• **Dokumen Sumber**:

Samādhi dalam Buddhisme dikenal ada dua macam, yaitu samatha-bhāvanā (pengembangan ketenangan batin) dan vipassanā-bhāvanā (pengembangan pandangan terang). Samatha-bhāvanā (pengembangan ketenangan batin) bertujuan untuk memperoleh ketenangan, dalam hal ini pikiran hanya terpusat dan tertuju pada satu objek. Jadi pikiran tidak mengembara kemana-mana, tidak berhamburan kesegala penjuru, pikiran tidak melamun, dan tidak mengembara tanpa tujuan. Samatha-bhāvanā hanya dapat memotong secara sementara kotoran batin, tidak secara menyeluruh. Dengan demikian samatha-bhāvanā hanya mengkondisikan seseorang mencapai tingkatan pada jhāna-jhāna, dan mencapai berbagai kemampuan batin. Sementara vipassanā-bhāvanā (pengembangan pandangan terang) bertujuan untuk menyadari kotoran batin yang ada pada dalam diri, dan kemudian dibasmi sampai keakar-akarnya, sehingga orang yang melaksanakan vipassanā-bhāvanā dapat melihat kehidupan sebagaimana kehidupan ini adanya. Bahwa kehidupan ini dicengkram oleh anicca (ketidak kekalan), dukkha (ketidak puasan/derita), dan anatta (tanpa aku/tidak ada yang berdiri tunggal). Demikianlah vipassanā-bhāvanā akan membawa seseorang pada pembebasan sempurna, pencapaian nibbāna.

• **Materi yang Ditampilkan**:

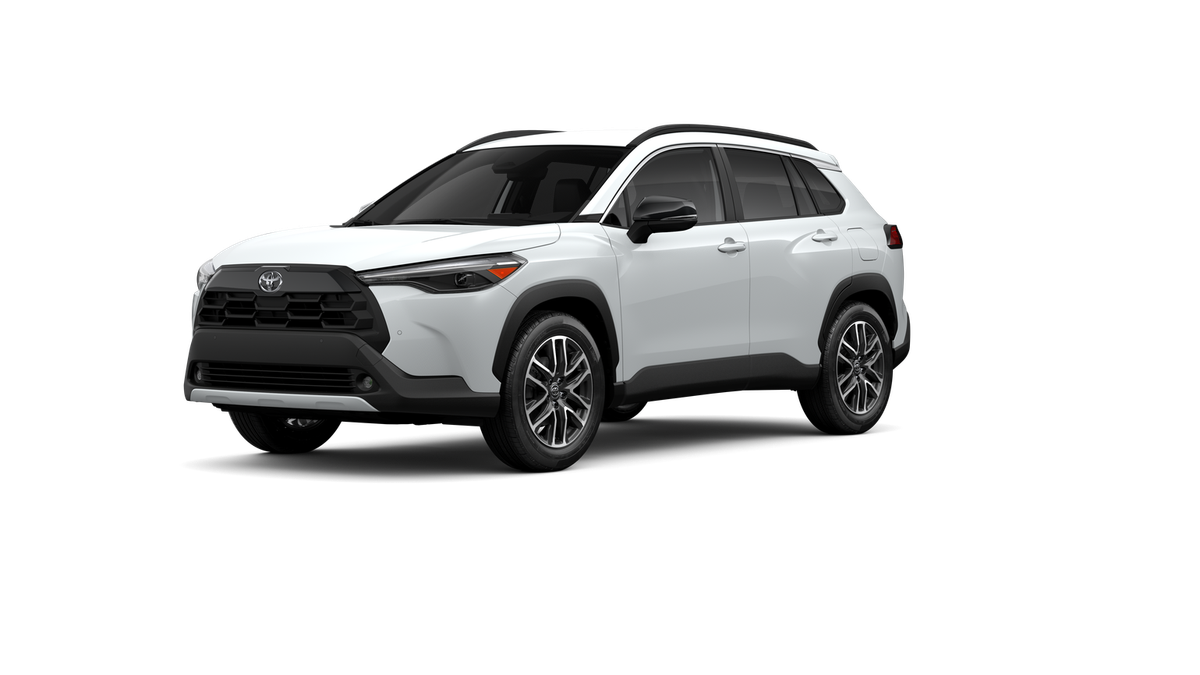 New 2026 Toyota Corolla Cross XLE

...

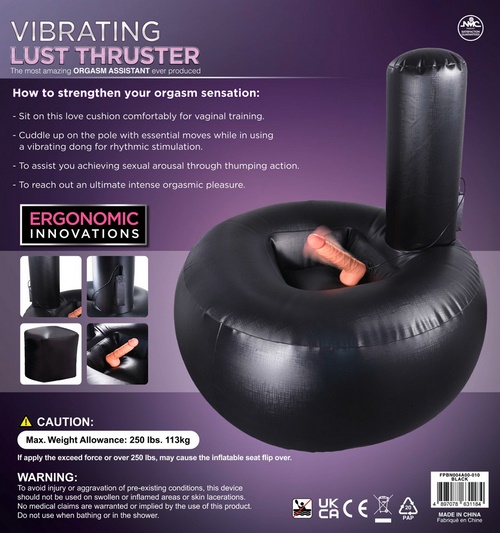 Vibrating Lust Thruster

• **Tugas A**:
Sebutkan setiap istilah Pali dalam teks tentang samadhi yang diberi padanan di dalam tanda kurung, lengkap dengan padanannya.
• **Tugas B**:
Tolong ringkas paragraf teks tentang samadhi yang diawali "Samādhi dalam Buddhisme dikenal ada dua macam" menjadi daftar poin dengan tetap memuat fakta utamanya.

• **Jawaban A**:
- samatha-bhāvanā: pengembangan ketenangan batin
- vipassanā-bhāvanā: pengembangan pandangan terang
- anicca: ketidak kekalan
- dukkha: ketidak puasan/derita
- anatta: tanpa aku/tidak ada yang berdiri tunggal

• **Jawaban B**:
- Samādhi dalam Buddhisme ada dua macam: samatha-bhāvanā dan vipassanā-bhāvanā.
- Samatha-bhāvanā (pengembangan ketenangan batin):
  - bertujuan memperoleh ketenangan dengan memusatkan pikiran pada satu objek sehingga pikiran tidak mengembara dan tidak melamun;
  - hanya memotong kotoran batin untuk sementara, tidak secara menyeluruh;
  - mengkondisikan pencapaian jhāna-jhāna dan berbagai kemampuan batin.
- Vipassanā-bhāvanā (pengembangan pandangan terang):
  - bertujuan menyadari kotoran batin dalam diri lalu membasminya sampai ke akar-akarnya;
  - membuat pelakunya melihat kehidupan sebagaimana adanya, yaitu dicengkeram oleh anicca, dukkha, dan anatta;
  - membawa pada pembebasan sempurna, yaitu pencapaian nibbāna.